La voie cGAS/STING est essentielle pour la détection d’un grand nombre de virus à ADN et à ARN, car elle déclenche de fortes réponses antivirales. Le rôle central de cette voie de détection innée est attesté par la grande diversité des stratégies que les virus ont choisies au cours de l’évolution pour entraver cette voie. Chaque étape de cette voie est ciblée par de nombreuses protéines virales pour empêcher son bon fonctionnement.
En étudiant la protéine GAS7 dans les macrophages infectés par le VIH, nous avons récemment réalisé qu’elle est dotée de propriétés régulatrices de la voie cGAS/STING à la fois à l’état basal et lorsque les macrophages sont exposés au VIH-1 et -2. Les effets observés sont frappants au niveau protéique et transcriptionnel, attestant de l’importance de cette régulation. GAS7 est spécifiquement exprimé dans les macrophages mais absent des lymphocytes T. Malgré son rôle central dans la détection des pathogènes et dans d’autres processus biologiques, la régulation de STING demeure mal connue.
Notre objectif général est d’étudier dans les macrophages primaires la protéine GAS7 pour son rôle régulateur de la voie cGAS/STING à l’état basal et pendant une infection chronique comme celle du VIH-1. Nous voulons déterminer quels autres gènes sont soumis à cette régulation par GAS7 et déchiffrer les mécanismes impliqués.
Notre projet s’articule autour de 3 objectifs.
1) Impact de l’expression de GAS7 dans les macrophages sur la réponse au VIH-1 et à l’état basal. Nous effectuerons des analyses RNAseq non biaisées de macrophages primaires exposés ou non au VIH-1 et traités ou non avec un shRNA GAS7. Nous déterminerons ainsi l’étendue des gènes dont l’expression est affectée par la modulation de GAS7. Cette analyse devrait également nous fournir une image complète de la réponse des macrophages au VIH-1 et de la manière dont cette réponse est affectée par l’expression de GAS7.

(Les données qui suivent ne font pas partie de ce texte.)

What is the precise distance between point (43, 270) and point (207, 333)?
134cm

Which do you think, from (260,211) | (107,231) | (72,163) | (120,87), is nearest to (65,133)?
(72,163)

2) Mécanisme(s) de régulation de la machinerie cGAS/STING par GAS7. La spécificité du mécanisme médié par GAS7 sera testée en utilisant d’autres virus que les HIV-1 et -2 et d’autres stimuli de la voie. Nos données suggèrent que GAS7 régule l’immunité antivirale au niveau de l’ARNm. Cependant, le mécanisme reste flou. Nous avons découvert par protéomique que GAS7 se lie à plusieurs membres de la machinerie de l’épissage/processing des ARN et que GAS7 était présent dans le noyau des macrophages. De plus, nous montrons que l’activation de STING favorise la translocation de GAS7 vers le noyau. Nous supposons que GAS7 peut réguler l’expression de STING et d’autres facteurs antiviraux au niveau épigénétique ou en agissant sur l’épissage, le processing ou le transport de leurs transcrits. Pour tester ces hypothèses, nous utiliserons des approches à l’échelle du génome, telles que l’analyse ATAC-seq afin d’évaluer les changements dans l’accessibilité de la chromatine. Des analyses par RNAseq total permettrons de quantifier les ARN épissés ou non, en présence ou en l’absence de GAS7. Nous pourrons ainsi déterminer si GAS7 exerce une régulation au niveau de l’épissage/du traitement des ARNm. Enfin, nous devrions être en mesure d’identifier, parmi les interactants de GAS7, un ou quelques acteurs clés impliqués dans ce nouveau type de régulation afin d’en élucider le mécanisme.
3) Une analyse structure/fonction de GAS7. En combinant l’édition de gènes avec la transduction lentivirale d’une collection de constructions dérivées de GAS7 et de mutants que nous avons déjà construits, nous déterminerons quelles régions de la protéine sont nécessaires pour les phénotypes observés, à savoir la translocation nucléaire et la mise en place d’une réponse innée.
Notre projet s’appuie sur quantité de solides résultats obtenus avec des différences importantes dans les effets observés, justifiant sa faisabilité. Le décryptage du mécanisme de ce nouveau type de régulation de la voie critique cGAS/STING aura certainement de nombreux prolongements.